A few definitions..
$$ \begin{align*} \mathrm{ALL}_{\mathrm{TM}} &= \Bigl\{\langle M \rangle \,\Big|\, \text{$M$ a Turing Machine over $\{0,1\}^{*}$},\;\; L(M) = \{0,1\}^{*} \Bigr\} \\[2ex] \overline{\mathrm{ALL}}_{\mathrm{TM}} &= \Bigl\{\langle M \rangle \,\Big|\, \text{$M$ a Turing Machine over $\{0,1\}^{*}$},\;\; L(M) \ne \{0,1\}^{*} \Bigr\} \\[2ex] B_{\mathrm{TM}} &= \Bigl\{\langle M \rangle \,\Big|\, \text{$M$ is a Turing Machine over $\{0,1\}^{*}$},\;\; \varepsilon \in L(M) \Bigr\} \end{align*} $$
We are showing a reduction from $B_{\mathrm{TM}}$ to $\overline{\mathrm{ALL}}_{\mathrm{TM}}$. In my notes I have the following solution to this problem which I'm trying to understand.

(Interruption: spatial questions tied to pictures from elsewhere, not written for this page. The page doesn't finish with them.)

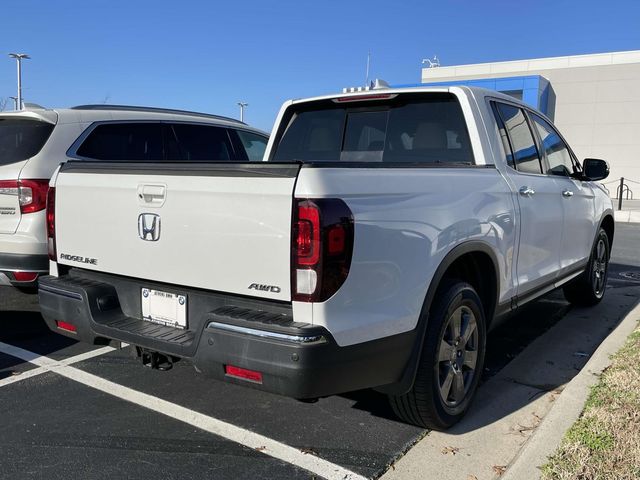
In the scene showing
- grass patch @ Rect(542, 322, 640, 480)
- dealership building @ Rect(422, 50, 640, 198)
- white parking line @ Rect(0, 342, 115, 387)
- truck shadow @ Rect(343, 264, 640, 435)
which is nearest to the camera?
grass patch @ Rect(542, 322, 640, 480)

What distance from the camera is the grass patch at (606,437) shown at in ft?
8.55

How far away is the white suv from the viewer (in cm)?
461

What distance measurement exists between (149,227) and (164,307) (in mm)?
415

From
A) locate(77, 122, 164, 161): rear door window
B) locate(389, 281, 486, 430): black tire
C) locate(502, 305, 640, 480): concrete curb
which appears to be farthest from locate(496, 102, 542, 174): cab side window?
locate(77, 122, 164, 161): rear door window

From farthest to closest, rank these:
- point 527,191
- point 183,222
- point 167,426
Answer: point 527,191 → point 167,426 → point 183,222

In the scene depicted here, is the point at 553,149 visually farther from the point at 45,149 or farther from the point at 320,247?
the point at 45,149

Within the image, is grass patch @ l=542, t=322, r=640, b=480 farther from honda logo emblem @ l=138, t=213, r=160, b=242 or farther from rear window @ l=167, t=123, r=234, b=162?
rear window @ l=167, t=123, r=234, b=162

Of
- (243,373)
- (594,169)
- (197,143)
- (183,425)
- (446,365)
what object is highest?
(197,143)

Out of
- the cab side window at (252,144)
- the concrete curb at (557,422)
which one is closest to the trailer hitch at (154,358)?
the concrete curb at (557,422)

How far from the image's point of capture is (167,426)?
3.34 meters

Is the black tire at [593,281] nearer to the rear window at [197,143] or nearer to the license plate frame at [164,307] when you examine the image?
the rear window at [197,143]

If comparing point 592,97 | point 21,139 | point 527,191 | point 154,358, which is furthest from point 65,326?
point 592,97

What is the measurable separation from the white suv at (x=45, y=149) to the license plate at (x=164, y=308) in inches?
42.3

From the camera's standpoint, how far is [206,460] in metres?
2.97
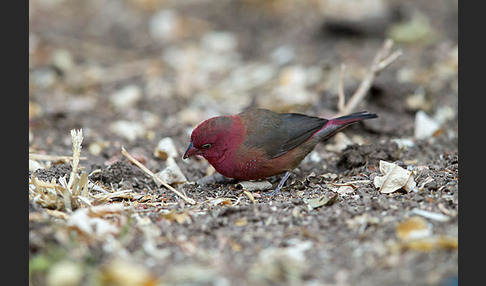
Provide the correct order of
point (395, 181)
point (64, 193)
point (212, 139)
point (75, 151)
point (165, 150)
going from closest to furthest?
point (64, 193)
point (75, 151)
point (395, 181)
point (212, 139)
point (165, 150)

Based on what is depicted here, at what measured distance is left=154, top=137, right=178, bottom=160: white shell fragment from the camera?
17.8 ft

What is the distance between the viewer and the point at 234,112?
6.80 metres

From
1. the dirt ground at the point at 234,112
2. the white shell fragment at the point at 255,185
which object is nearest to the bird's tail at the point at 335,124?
the dirt ground at the point at 234,112

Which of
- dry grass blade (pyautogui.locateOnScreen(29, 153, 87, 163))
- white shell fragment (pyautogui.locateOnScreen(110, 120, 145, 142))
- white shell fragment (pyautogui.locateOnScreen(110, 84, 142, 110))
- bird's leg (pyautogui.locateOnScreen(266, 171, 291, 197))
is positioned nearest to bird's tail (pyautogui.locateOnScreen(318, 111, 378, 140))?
bird's leg (pyautogui.locateOnScreen(266, 171, 291, 197))

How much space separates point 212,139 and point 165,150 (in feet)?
2.75

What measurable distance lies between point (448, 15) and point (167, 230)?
23.3ft

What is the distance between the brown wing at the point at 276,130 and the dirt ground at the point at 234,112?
14.0 inches

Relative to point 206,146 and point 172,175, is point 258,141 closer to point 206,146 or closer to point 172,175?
point 206,146

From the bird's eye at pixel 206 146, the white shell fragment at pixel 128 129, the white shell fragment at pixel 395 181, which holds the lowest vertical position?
the white shell fragment at pixel 395 181

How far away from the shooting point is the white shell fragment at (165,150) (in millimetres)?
5430

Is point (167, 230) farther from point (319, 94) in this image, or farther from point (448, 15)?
point (448, 15)

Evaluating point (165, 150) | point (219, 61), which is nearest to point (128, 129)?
point (165, 150)

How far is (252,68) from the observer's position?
8242 millimetres

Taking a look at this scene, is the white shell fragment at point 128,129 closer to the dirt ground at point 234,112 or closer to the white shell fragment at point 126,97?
the dirt ground at point 234,112
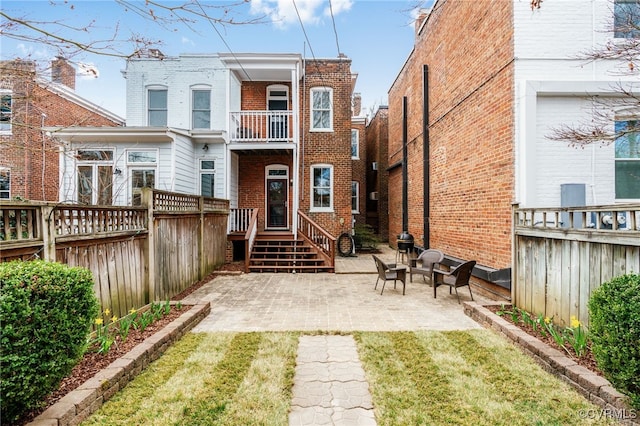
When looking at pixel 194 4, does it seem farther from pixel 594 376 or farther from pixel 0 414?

Let $\alpha \in \{0,1\}^*$. Check that $\alpha$ is of form $\langle M \rangle$, where $M$ is a TM over $\{0,1\}$. Else, let $f(\alpha)$ be anything not in $\overline{\mathrm{ALL}}_{\mathrm{TM}}$.
Let $f(\alpha)$ be $\langle M' \rangle$, where $M'$ on $x$ runs $M$ on $\varepsilon$ (blank string) for up to $|x|$ steps. If $M$ accepts (in that time), then $M'$ rejects. Otherwise, $M'$ accepts.

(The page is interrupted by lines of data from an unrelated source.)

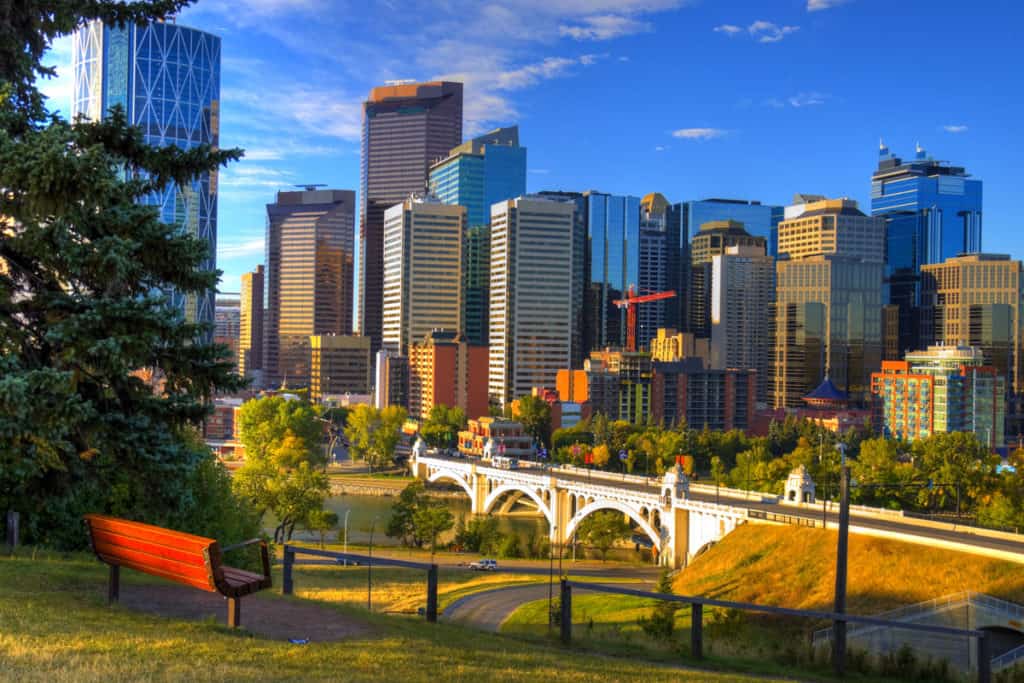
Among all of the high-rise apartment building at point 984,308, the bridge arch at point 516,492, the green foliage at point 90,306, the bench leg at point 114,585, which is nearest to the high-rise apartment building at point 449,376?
the bridge arch at point 516,492

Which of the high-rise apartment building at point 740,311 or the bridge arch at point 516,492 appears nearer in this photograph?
the bridge arch at point 516,492

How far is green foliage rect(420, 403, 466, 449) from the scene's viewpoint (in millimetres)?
122375

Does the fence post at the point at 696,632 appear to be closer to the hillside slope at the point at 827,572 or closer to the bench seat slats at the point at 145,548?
the bench seat slats at the point at 145,548

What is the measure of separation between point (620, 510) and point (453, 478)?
2825 centimetres

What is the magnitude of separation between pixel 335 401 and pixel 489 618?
419 feet

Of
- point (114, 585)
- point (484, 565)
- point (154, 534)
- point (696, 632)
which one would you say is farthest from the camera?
point (484, 565)

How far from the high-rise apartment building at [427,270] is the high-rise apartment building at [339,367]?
12134 millimetres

What I'm trying to understand is why must we run the TM $M'$ for $|x|$ steps for this to work? If we change the part #2 of the transformation to the following, why wouldn't this work?
- Let $f(\alpha)$ be $\langle M' \rangle$, where $M'$ on $x$ runs $M$ on $\varepsilon$ (blank string). If $M$ accepts, reject. Otherwise accept.
Which then it follows that $\varepsilon \in L(M) \!\iff\! L(M) = \varnothing$, that is $L(M) \neq \{0,1\}^*$.